··· Document extract

There is a whole other discussion when we come to higher-income families — those who may not be eligible for Family Tax Benefits at all, and indeed contribute a large portion of their income to tax benefits for their poorer neighbours. But that’s a discussion for another day. Today, we are focusing on those lower-income families who are receiving ScoMo’s handout.
The question can be raised: why should families keep more of their own money? What about the myriad of expenses the Government has? How else to balance the budget?
It behoves us to consider the many programs and schemes into which the Government currently pours taxpayer funds — the demand for which would substantially decrease with more families able to carry out their own care at home. Consider our elderly. With both partners out of the home during the day, who is going to care for Grandma? This leads to the necessity for government-subsidised aged care, another sizeable expense — and one that is riddled with risk and lower-level care, as is illustrated by the ongoing Royal Commission into Aged Care Quality and Safety.

······
··· Given data

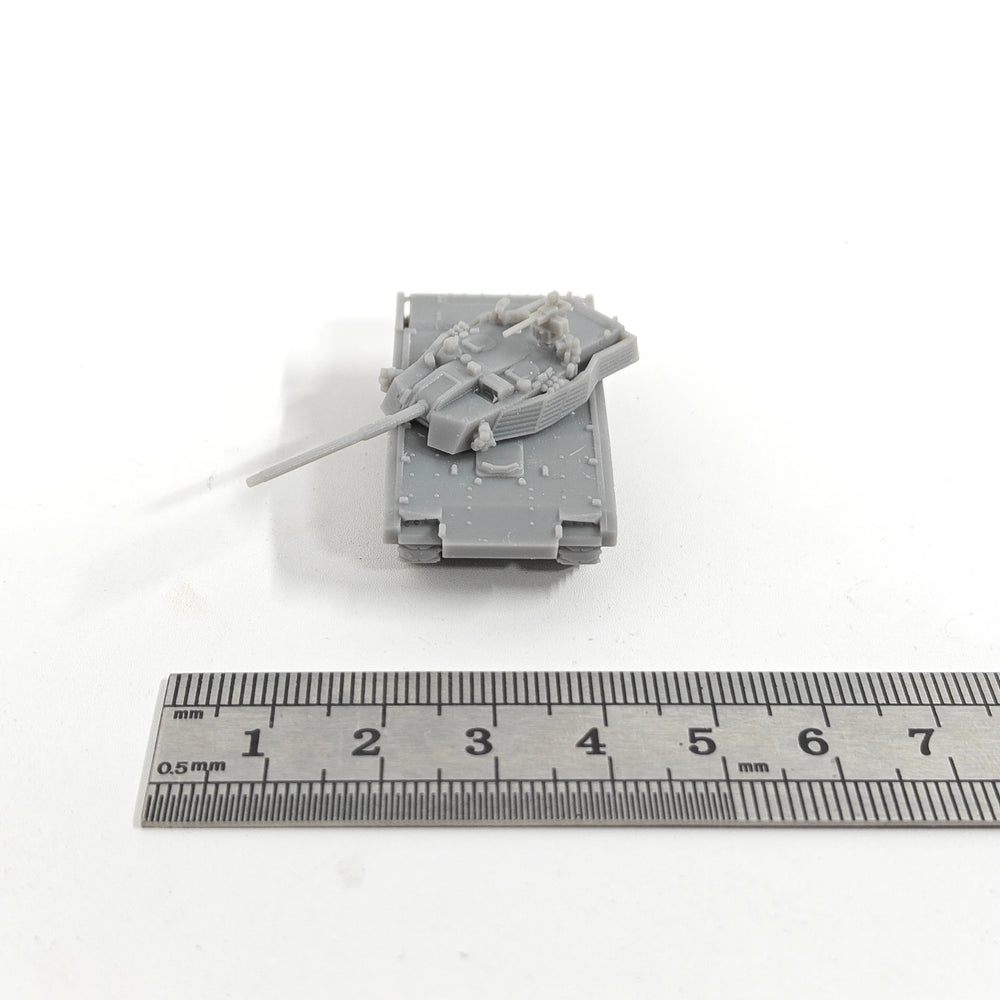 1/144 Modern VT-5 Main Battle Tank, Resin Model Vehicle Kit, Unassembled and Unpainted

······

Extend the passage on lower-income families and government spending, picking up right after the sentence about the Royal Commission into Aged Care Quality and Safety.

[Output of the task]:
It is impossible to have strong social capital if there’s no flexibility in the home for people who are stuck going to work each day.
So perhaps it is time for us to stop hitting up ‘dole bludgers’, and instead thank them for their great input and investment into our country. Perhaps it is time to consider how we can further and empower our families to have their own cared for and managed by the very best people — themselves. Let the dole bludgers rise up.